Том 4. Повести и рассказы, статьи 1844-1854

Страница: 1234567 ... 477

– Пожалуй, – отвечал тот.

Он стал у камина; мы уселись вокруг него и притихли. Небольшой человечек посмотрел на всех нас, взглянул в потолок и начал следующим образом:

– Десять лет тому назад, милостивые государи мои, я был студентом в Москве. Отец мой, добродетельный степной помещик, отдал меня на руки отставному немецкому профессору, который за сто рублей в месяц взялся меня поить, кормить и наблюдать за моею нравственностью. Этот немец был одарен весьма важной и степенной осанкой; я его сначала порядком побаивался. Но в один прекрасный вечер, возвратившись домой, я с невыразимым умилением увидел своего наставника, восседающего с тремя или четырьмя товарищами за круглым столом, на котором находилось довольное количество пустых бутылок и недопитых стаканов. Увидев меня, мой почтенный наставник встал и, размахивая руками и заикаясь, представил меня честной компании, которая вся тотчас же предложила мне стакан пунша. Это приятное зрелище освежительно подействовало на мою душу; будущность моя предстала мне в самых привлекательных образах. И действительно: с того достопамятного дня я пользовался неограниченной свободой и только что не колотил своего наставника. У него была жена, от которой вечно несло дымом и огуречным рассолом; она была еще довольно молода, но уже не имела ни одного переднего зуба. Известно, что все немки весьма скоро лишаются этого необходимого украшения человеческого тела. Я о ней упоминаю единственно потому, что она в меня влюбилась страстно и чуть-чуть не закормила меня насмерть.

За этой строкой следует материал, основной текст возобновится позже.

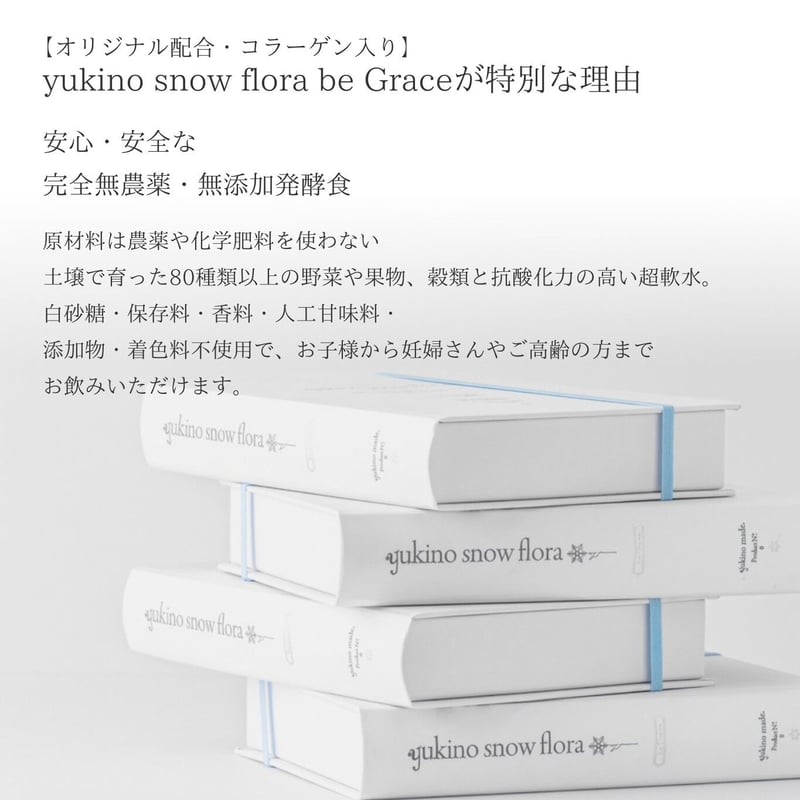 送料込◎yukino  flora* be Grace◎10g×84包 コラボクーポンあり❄︎2セット❄︎【オリジナル配合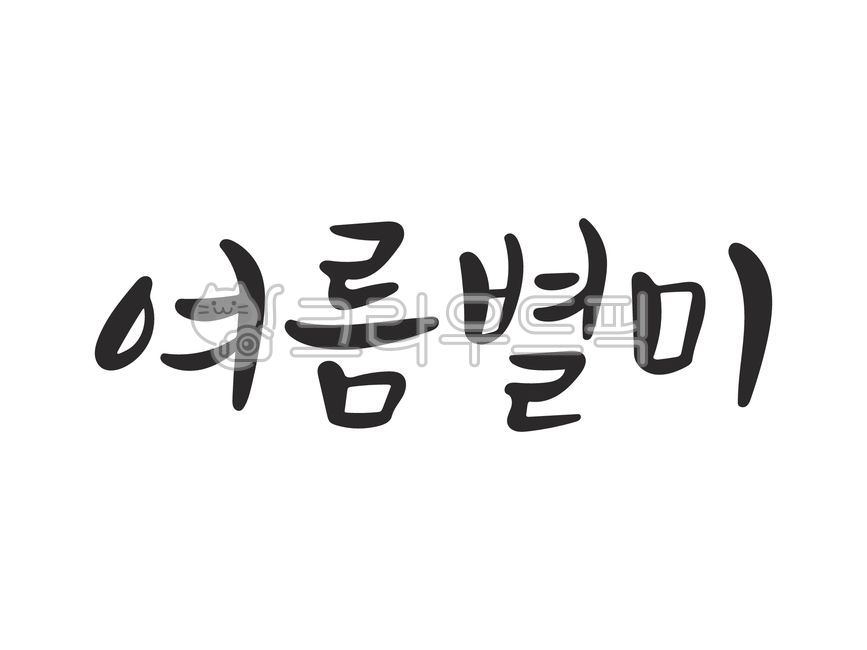 캘리그라피,손글씨,여름,여름별미,여름보양식,보양식,여름휴가,여름음식,식당,음식점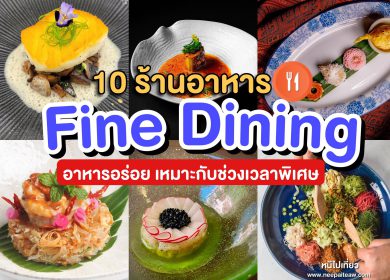 รีวิว 10 ร้านอาหาร Fine Dining กรุงเทพ [2023] บรรยากาศอบอุ่น เหมาะกับทุกช่วงเวลาพิเศษ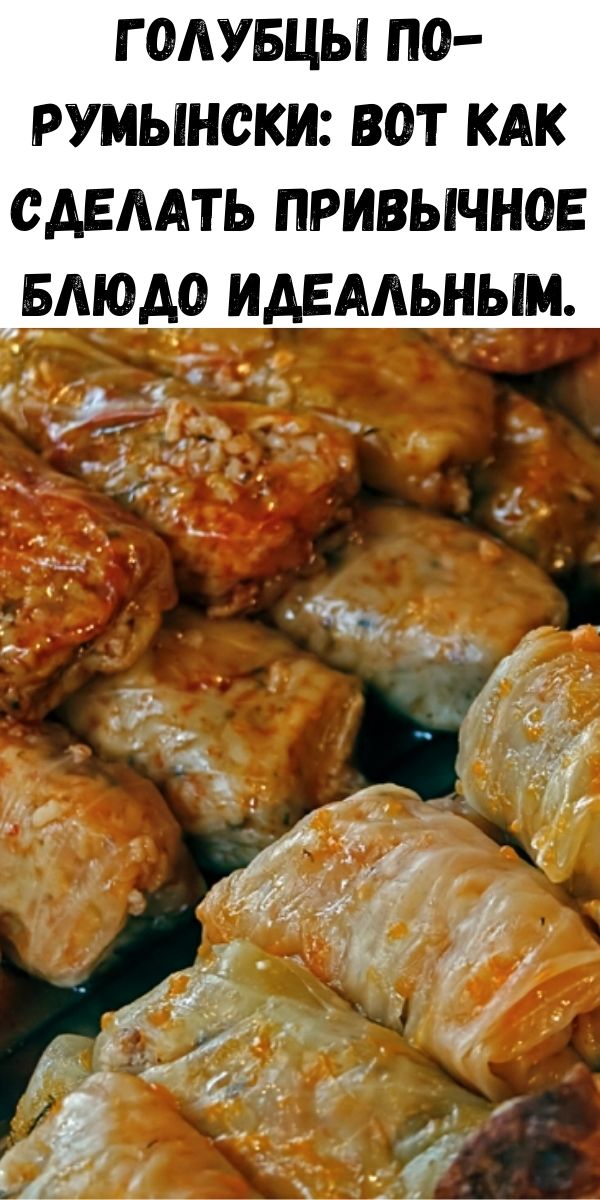 Голубцы по-румынски: вот как сделать привычное блюдо идеальным.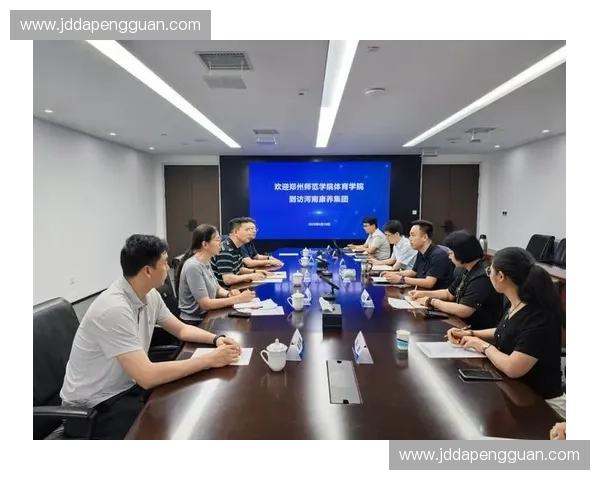体育管理学院深化产教融合与创新人才培养协同发展实践路径研究 体育管理学院深化产教融合与创新人才培养协同发展实践路径研究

– К делу, к делу, – закричали мы. – Уж не свои ли похождения ты хочешь нам рассказывать?

– Нет, господа! – возразил спокойно небольшой человечек, – я обыкновенный смертный. Итак, я жил у моего немца, как говорится, припеваючи. В университет я ходил не слишком прилежно, а дома решительно ничего не делал. В весьма короткое время сошелся я со всеми моими товарищами и со всеми был на «ты». В числе моих новых друзей находился один довольно порядочный и добрый малый, сын отставного городничего. Его звали Бобовым. Этот Бобов повадился ко мне ходить и, как кажется, полюбил меня. И я его… знаете ли, не то чтоб любил, не то чтоб не любил, так как-то… Надобно вам сказать, что у меня в целой Москве не было ни одного родственника, исключая старого дяди, который у меня же иногда просил денег. Я никуда не ходил и в особенности боялся женщин; я также избегал знакомства с родителями моих университетских товарищей, с тех пор как один из этих родителей отодрал своего сына при мне за вихор – за то, что у него пуговица на мундире отпоролась, а у меня в тот день на всем сюртуке не находилось более шести пуговиц. В сравнении со многими из моих товарищей я слыл человеком богатым; отец мой изредка присылал мне небольшие пачки синих полинялых ассигнаций*, а потому я не только наслаждался независимостью, но у меня постоянно были льстецы и прислужники… что я говорю – у меня! даже у моей куцей собаки Армишки, которая, несмотря на свою легавую породу, до того боялась выстрела, что один вид ружья повергал ее в тоску неописанную. Впрочем, я, как всякий молодой человек, не был лишен того глухого, внутреннего брожения, которое обыкновенно, разрешившись дюжиной более или менее шершавых стихотворений, оканчивается весьма мирно и благополучно. Я чего-то хотел, к чему-то стремился и мечтал о чем-то; признаюсь, я и тогда не знал хорошенько, о чем именно я мечтал. Теперь я понимаю, чего мне недоставало: я чувствовал свое одиночество, жаждал сообщения с так называемыми живыми людьми; слово: жизнь (выговаривай: жызнь ) звучало в моей душе, и я с неопределенной тоской прислушивался к этому звуку… Валерьян Никитич, пожалуйте мне пахитос.